# Complete makeover for my 30 gallon long



## spit.fire (Jan 3, 2011)

so i woke up this morning and went to turn the lights on in my tanks, everything looked fine untill i got to my cichlid tank...

temperature spiked and over half my fish are dead (so i have 4 cichlids left and a one pleco and 1 of my 2 clown loaches made it)

all my leftover fish all seem to be my fish that are pretty well tempered and didnt bother any of the other fish so im going to be putting them in my 90 gallon once i can get them used to the temperature difference

now the plan for the 30 gallon is to set it up for my angel fish *and i was wondering what is the best substrate to used for angels, i plan to have 1 pleco, and a few cories or clown loaches in with them.
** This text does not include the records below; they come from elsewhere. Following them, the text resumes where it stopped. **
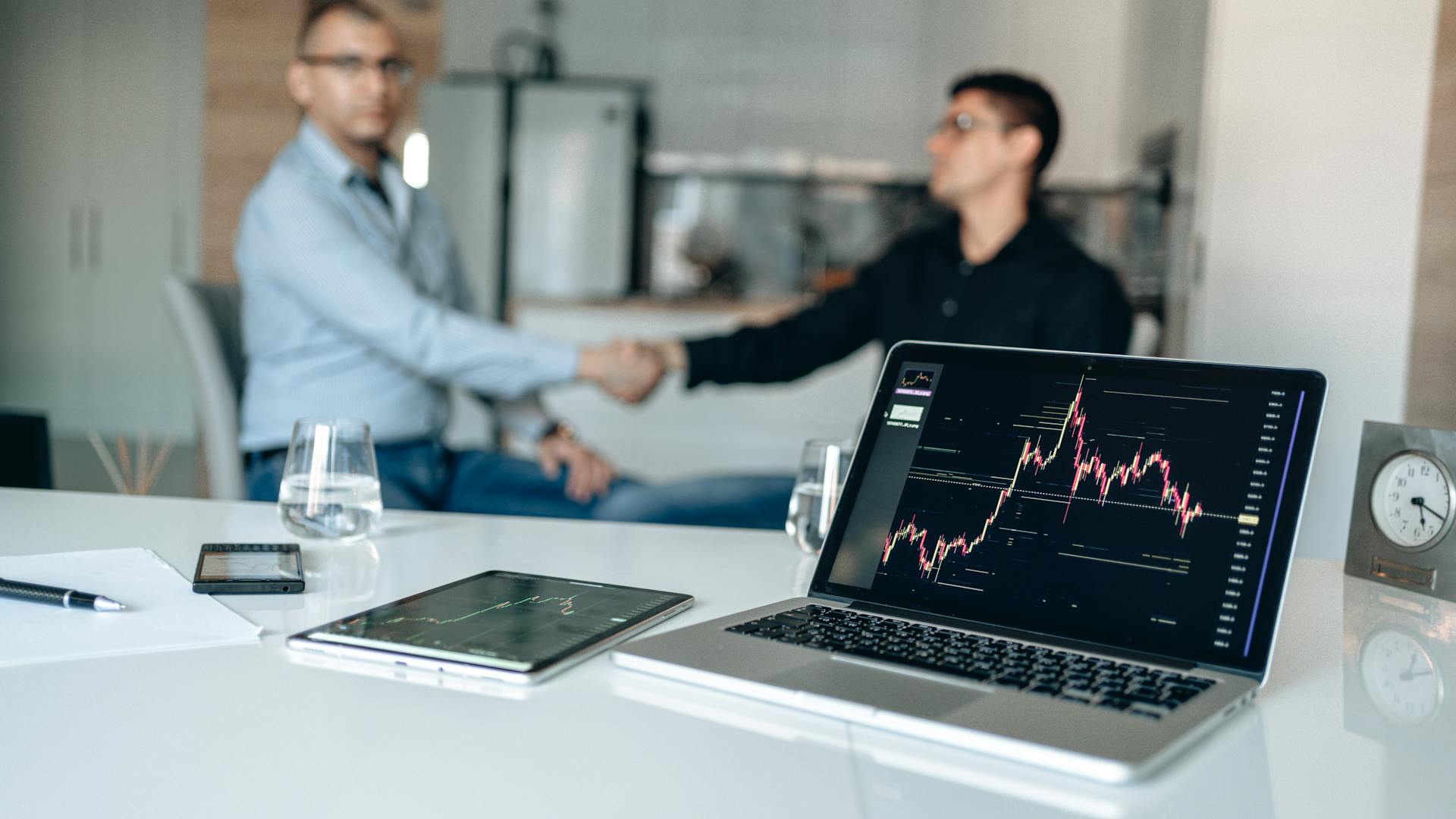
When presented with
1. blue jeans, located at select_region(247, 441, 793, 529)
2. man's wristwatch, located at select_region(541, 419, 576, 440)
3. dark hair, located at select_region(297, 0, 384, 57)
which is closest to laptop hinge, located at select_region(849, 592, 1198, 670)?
blue jeans, located at select_region(247, 441, 793, 529)

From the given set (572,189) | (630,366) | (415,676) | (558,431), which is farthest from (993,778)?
(572,189)

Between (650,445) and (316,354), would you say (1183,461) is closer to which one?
(316,354)

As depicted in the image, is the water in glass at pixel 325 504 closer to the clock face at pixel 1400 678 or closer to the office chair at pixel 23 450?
the clock face at pixel 1400 678

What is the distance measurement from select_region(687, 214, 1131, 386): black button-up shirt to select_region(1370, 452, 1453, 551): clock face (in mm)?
1107

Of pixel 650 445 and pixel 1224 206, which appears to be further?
pixel 650 445

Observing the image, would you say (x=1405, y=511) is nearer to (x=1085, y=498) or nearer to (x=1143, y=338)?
(x=1085, y=498)

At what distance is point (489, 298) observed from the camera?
5.51m

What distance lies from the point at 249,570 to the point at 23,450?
3.83 feet

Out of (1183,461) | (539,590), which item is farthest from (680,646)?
(1183,461)

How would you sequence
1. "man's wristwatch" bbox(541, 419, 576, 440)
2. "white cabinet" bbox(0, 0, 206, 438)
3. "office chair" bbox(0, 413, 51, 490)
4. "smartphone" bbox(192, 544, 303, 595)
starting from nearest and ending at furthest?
"smartphone" bbox(192, 544, 303, 595), "office chair" bbox(0, 413, 51, 490), "man's wristwatch" bbox(541, 419, 576, 440), "white cabinet" bbox(0, 0, 206, 438)

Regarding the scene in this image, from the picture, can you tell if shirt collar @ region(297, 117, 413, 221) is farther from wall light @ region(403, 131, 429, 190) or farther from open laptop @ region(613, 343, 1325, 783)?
wall light @ region(403, 131, 429, 190)

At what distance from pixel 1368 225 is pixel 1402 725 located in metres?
2.08

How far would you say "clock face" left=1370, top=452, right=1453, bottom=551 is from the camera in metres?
0.95

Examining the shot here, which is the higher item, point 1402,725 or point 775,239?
point 775,239
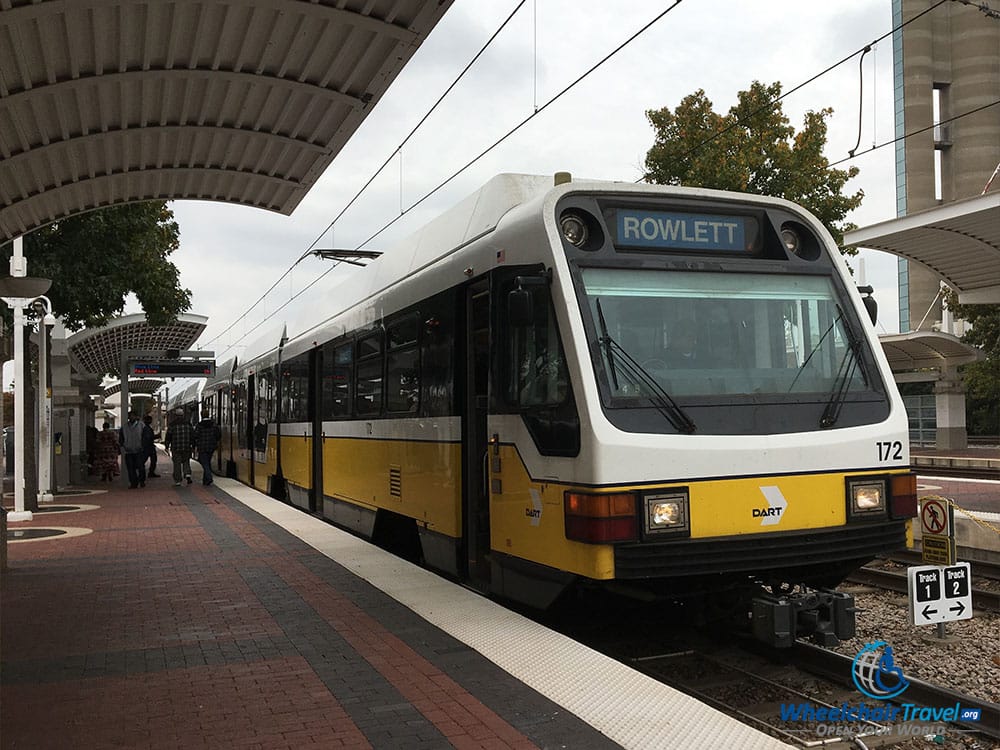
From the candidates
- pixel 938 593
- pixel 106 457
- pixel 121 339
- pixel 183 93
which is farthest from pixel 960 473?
pixel 121 339

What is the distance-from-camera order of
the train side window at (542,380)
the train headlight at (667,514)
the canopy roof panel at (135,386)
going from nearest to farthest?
the train headlight at (667,514) → the train side window at (542,380) → the canopy roof panel at (135,386)

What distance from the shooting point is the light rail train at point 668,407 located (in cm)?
585

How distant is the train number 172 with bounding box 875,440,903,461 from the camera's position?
645cm

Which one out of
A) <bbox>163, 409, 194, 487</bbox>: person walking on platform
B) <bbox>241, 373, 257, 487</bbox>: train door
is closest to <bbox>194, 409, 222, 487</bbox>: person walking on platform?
<bbox>163, 409, 194, 487</bbox>: person walking on platform

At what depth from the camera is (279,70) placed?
7656mm

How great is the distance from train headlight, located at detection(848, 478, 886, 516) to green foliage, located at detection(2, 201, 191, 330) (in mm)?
14588

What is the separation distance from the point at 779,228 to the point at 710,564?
8.11ft

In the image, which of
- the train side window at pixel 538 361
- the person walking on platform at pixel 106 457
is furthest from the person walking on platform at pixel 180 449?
the train side window at pixel 538 361

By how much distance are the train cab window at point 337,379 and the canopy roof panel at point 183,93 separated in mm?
2056

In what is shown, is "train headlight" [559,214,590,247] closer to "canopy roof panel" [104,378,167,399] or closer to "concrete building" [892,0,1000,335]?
"canopy roof panel" [104,378,167,399]

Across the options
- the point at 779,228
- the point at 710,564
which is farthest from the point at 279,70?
the point at 710,564

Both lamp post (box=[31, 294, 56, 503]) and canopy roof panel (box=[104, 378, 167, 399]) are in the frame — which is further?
canopy roof panel (box=[104, 378, 167, 399])

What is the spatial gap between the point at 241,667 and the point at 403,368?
13.0 ft

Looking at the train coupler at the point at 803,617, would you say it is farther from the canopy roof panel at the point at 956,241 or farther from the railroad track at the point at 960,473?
the railroad track at the point at 960,473
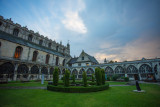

Im also planning on having it planted
*
i plan to use a fluval u3 combined with a fluval 105 for filtration
no co2
and a coralife dual t5?ho


----------



## gimlid (Apr 23, 2010)

if you are going to keep clown loaches, first make sure you have a group of at least 4 or 5 (they are happiest in a school and depressed in small numbers). 
They are gravel movers also so use a fine substrate and no silica sand as it will harm their mouth parts.
I used pool sand and also fine gravel with my clowns. the gravel seemed to frustrate them.


----------



## charles (Apr 21, 2010)

a 33g long is not the ideal tank for angel fish. This tank is short and angel fish is best to keep in a taller tank. Just my 2 cents.


----------



## spit.fire (Jan 3, 2011)

charles said:


> a 33g long is not the ideal tank for angel fish. This tank is short and angel fish is best to keep in a taller tank. Just my 2 cents.


its a 30gallon, same dimensions as the 29 except half an inch shorter and a few inches longer


----------



## charles (Apr 21, 2010)

sorry. I must have mis-read. I thought the title said 33g long which = 12"H.


----------